----- TEXT ZUR ANALYSE -----

5. der zugehörigen Gerichtsabteilung die Rechtssache nach den Bestimmungen der jeweils bei der Zuweisung geltenden Geschäftsverteilung nicht zugewiesen hätte werden dürfen (zB wegen Annexität).

(2) Ist eine Richterin oder ein Richter als Einzelrichter/-in oder als Vorsitzende/Vorsitzender eines Senates in einer Rechtssache wegen eines behaupteten Eingriffs in die sexuelle Selbstbestimmung gemäß §20 AsylG 2005 unzuständig und wird aus diesem Grund diese Rechtssache erneut zugewiesen, so verliert sie oder er damit gleichzeitig auch die Zuständigkeit für alle Rechtssachen, die zu dieser Rechtssache annex sind oder zu denen diese Rechtssache annex ist.

(3) Die Wahrnehmung der Unzuständigkeit der Richterinnen und Richter und das weitere Verfahren richten sich nach den diesbezüglichen Bestimmungen der Geschäftsordnung des Bundesverwaltungsgerichtes.

----- DAS MATERIAL -----

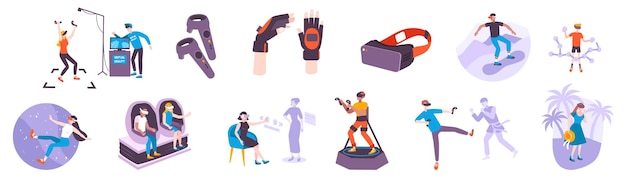 Set met geïsoleerde vr mensen platte doodle stijl karakters met silhouetten van virtuele buurten en draagbare gadgets vectorillustratie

-----

▶ [AUFGABE]: Gib bitte den Text zur Analyse vollständig und wortgetreu wieder. Das Material steht für sich und gehört nicht zum Text zur Analyse.

▶ [LÖSUNG]:
5. der zugehörigen Gerichtsabteilung die Rechtssache nach den Bestimmungen der jeweils bei der Zuweisung geltenden Geschäftsverteilung nicht zugewiesen hätte werden dürfen (zB wegen Annexität).

(2) Ist eine Richterin oder ein Richter als Einzelrichter/-in oder als Vorsitzende/Vorsitzender eines Senates in einer Rechtssache wegen eines behaupteten Eingriffs in die sexuelle Selbstbestimmung gemäß §20 AsylG 2005 unzuständig und wird aus diesem Grund diese Rechtssache erneut zugewiesen, so verliert sie oder er damit gleichzeitig auch die Zuständigkeit für alle Rechtssachen, die zu dieser Rechtssache annex sind oder zu denen diese Rechtssache annex ist.

(3) Die Wahrnehmung der Unzuständigkeit der Richterinnen und Richter und das weitere Verfahren richten sich nach den diesbezüglichen Bestimmungen der Geschäftsordnung des Bundesverwaltungsgerichtes.